=== EXERCISE DIRECTIONS ===
Output the span of lines from the one that contains "Cheeky Carnaby's feeding" through the end of the records, inclusive, exactly as written and free of pictures.

=== SOURCE MATERIAL ===
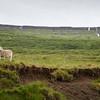 Les moutons ne sont jamais très loin dans les fjords de l'Ouest.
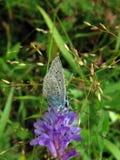 Blauwe vlinder op bloem Stock Fotografie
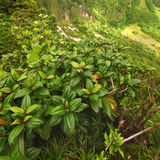Saint Kitts Tropical Vegetation Royalty Free Stock Images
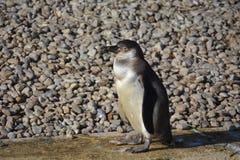 Humboldt企鹅 免版税库存照片
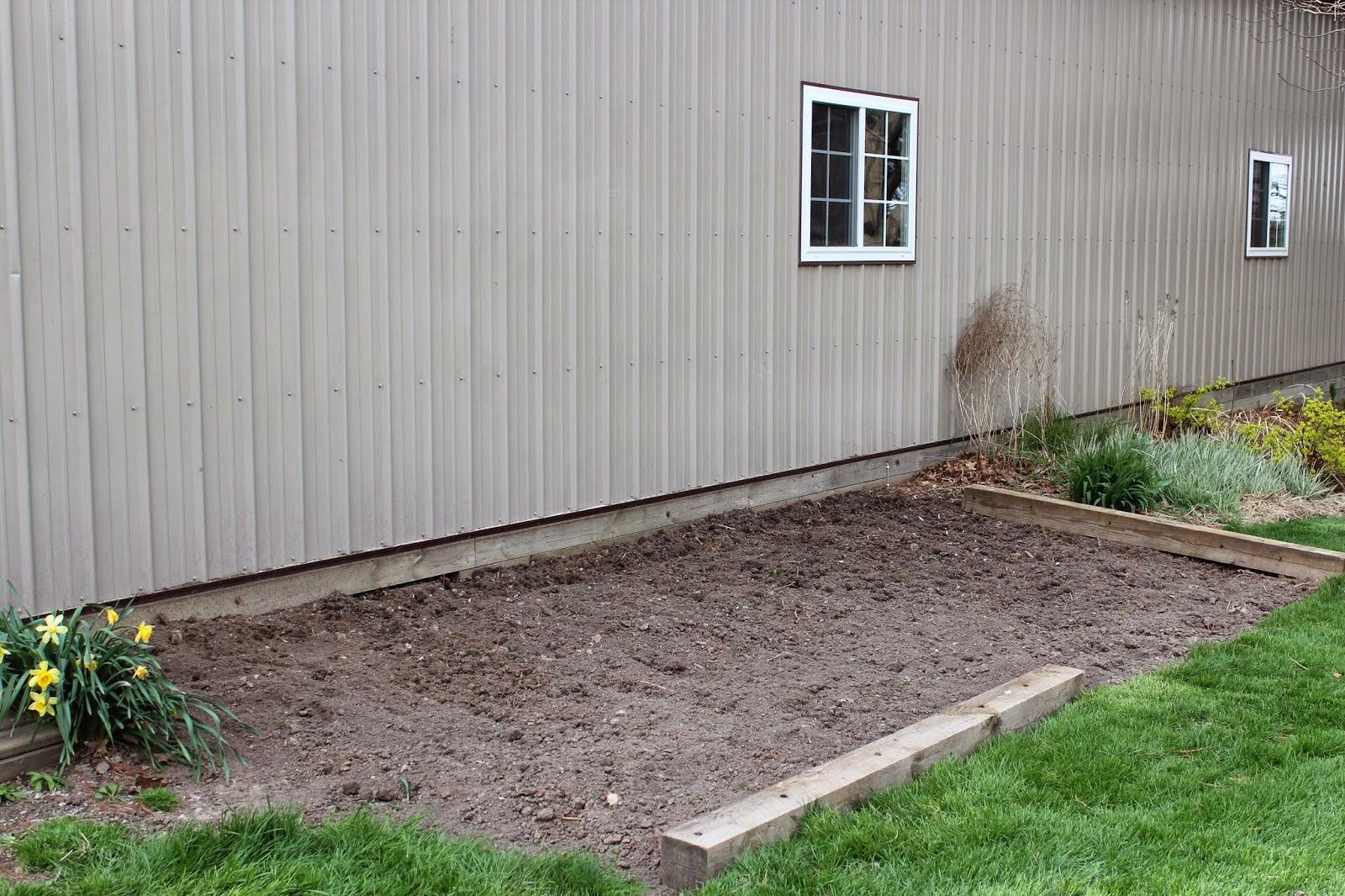 IMG 4525 - The Garden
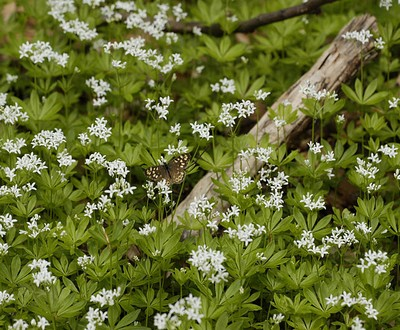 sweet woodruff flowers with butterfly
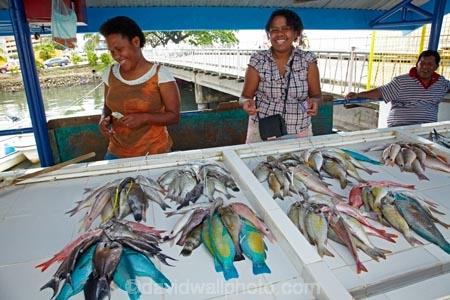 Fish stall by nabukalou creek suva viti levu fiji for Pacific fish market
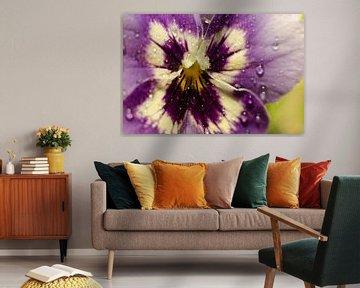 Paarse Orchidee van Christopher Lewis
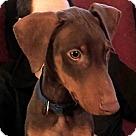 Adopt A Pet :: Adopted! Joey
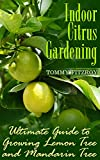 Indoor Citrus Gardening: Ultimate Guide to Growing Lemon Tree and Mandarin Tree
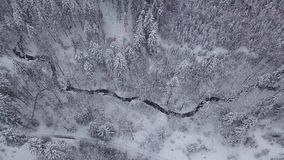 White lands with woods in snow. View from drone of tranquil evergreen woods in white snow with narrow river flowing among trees, Poland stock video footage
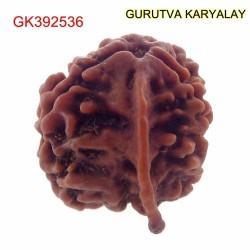 19.72 MM Nepali Ganesha Rudraksh Beads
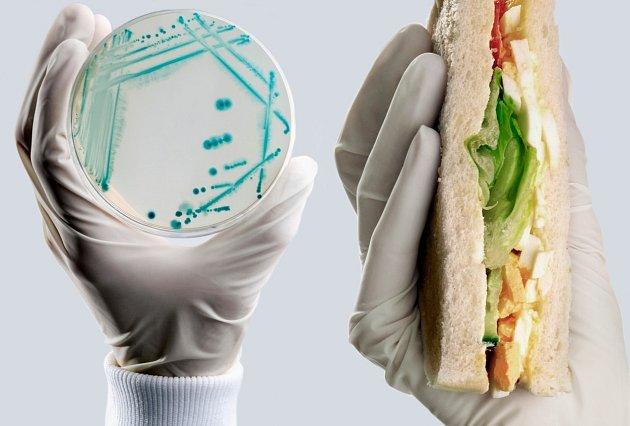 V létě hrozí otrava jídlem nejvíce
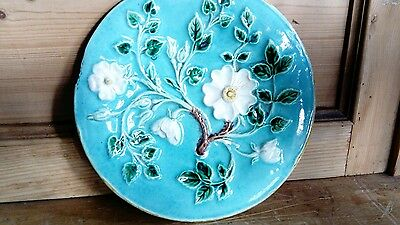 majolica plate wild roses unmarked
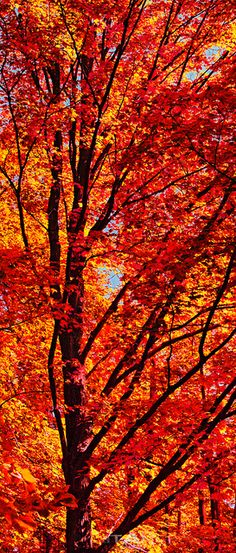 Red Maple  - A vibrant red maple in the peak of fall color. Crandon, Wisconsin, USA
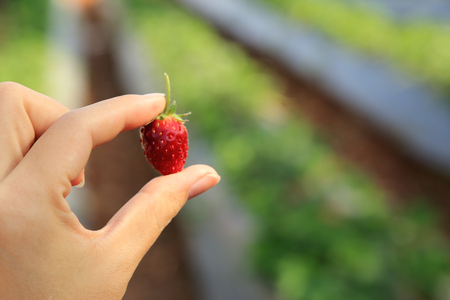 Red strawberry in hand with blurred background of orchard.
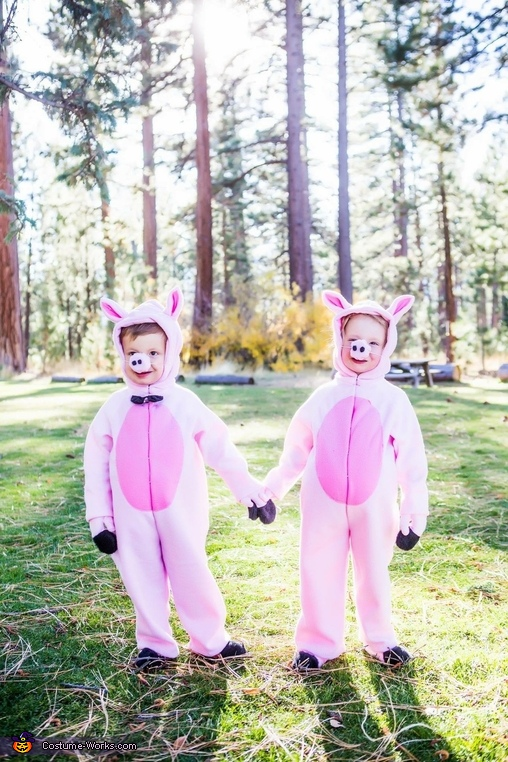 Twin love, Three Little Pigs and the Big Bad Wolf Costume
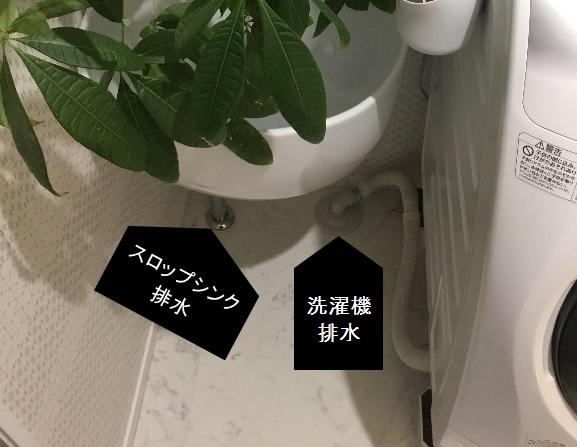 201711081057.jpg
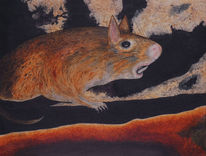 Ratte, Laborratte, Malerei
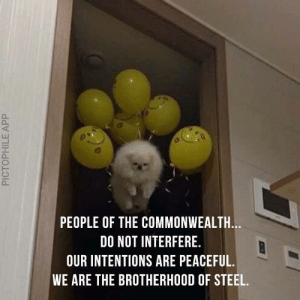 Steel, Commonwealth, and Brotherhood: PEOPLE OF THE COMMONWEALTH.  DO NOT INTERFERE.  OUR INTENTIONS ARE PEACEFUL.  WE ARE THE BROTHERHOOD OF STEEL.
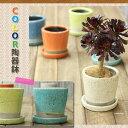 【植木鉢】貫入加工・ポップ&JUNK風 カラー陶器鉢 Mサイズ【植木鉢 3号〜3.5号ポット向け おしゃれ】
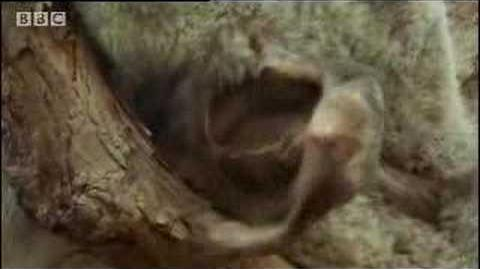 Cute and cuddly! Koala bears eat and then sleep all day long! - BBC wildlife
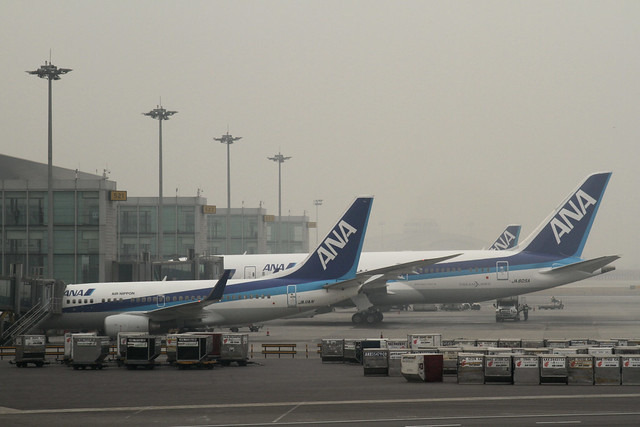 ANA B787-8(JA805A) and ANA B737-700(JA11AN)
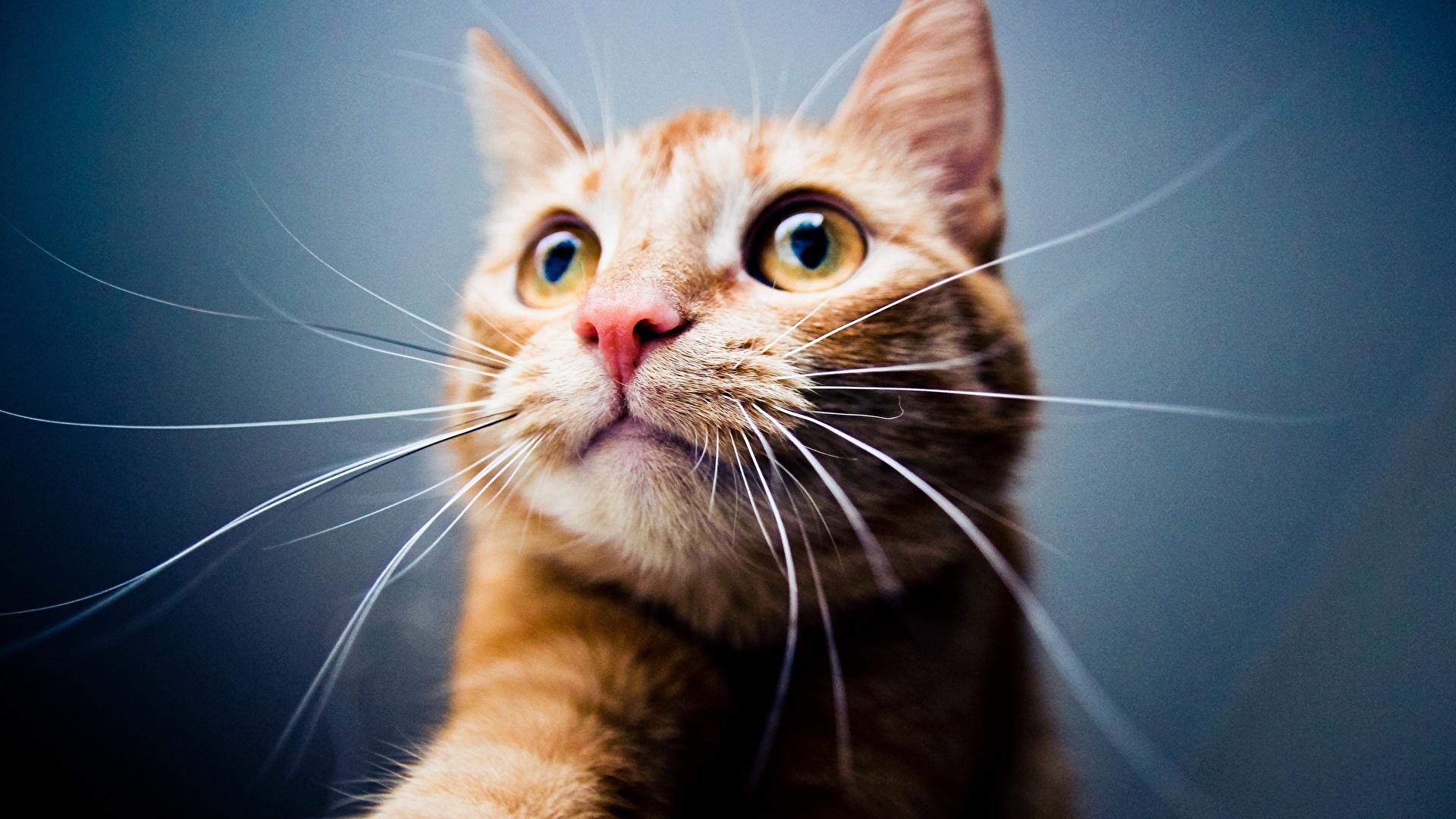 Картинки кошка Усы Вибриссы морды Голова смотрят животное 1920x1080 кот коты Кошки Морда головы Взгляд смотрит Животные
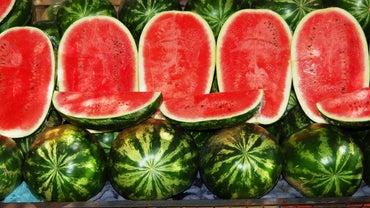 When Is Watermelon in Season?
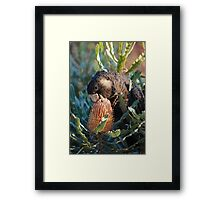 Cheeky Carnaby's feeding on banksia Framed Print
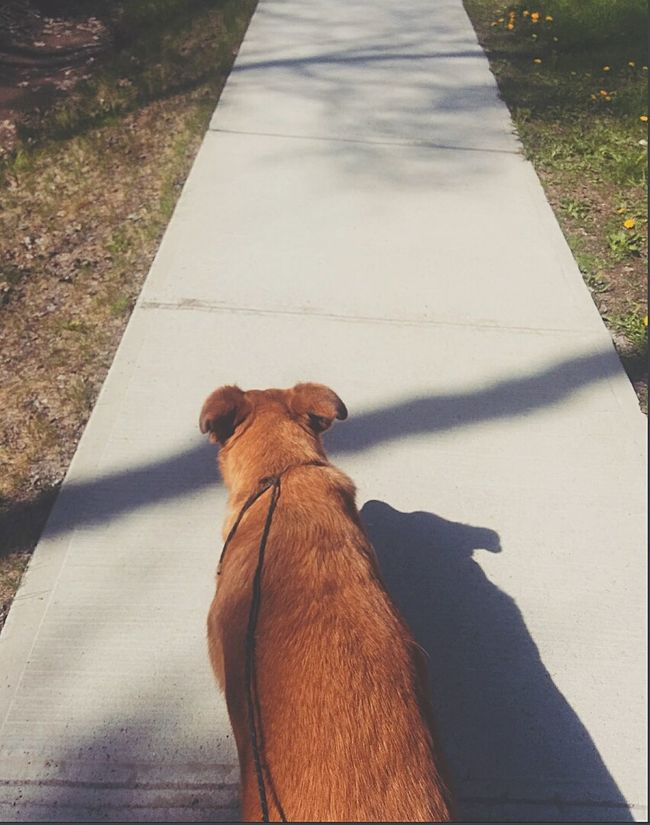 || Adventures with this creature || Hanging Out Dog Adventure Buddies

=== WRITTEN SOLUTION ===
 Cheeky Carnaby's feeding on banksia Framed Print
 || Adventures with this creature || Hanging Out Dog Adventure Buddies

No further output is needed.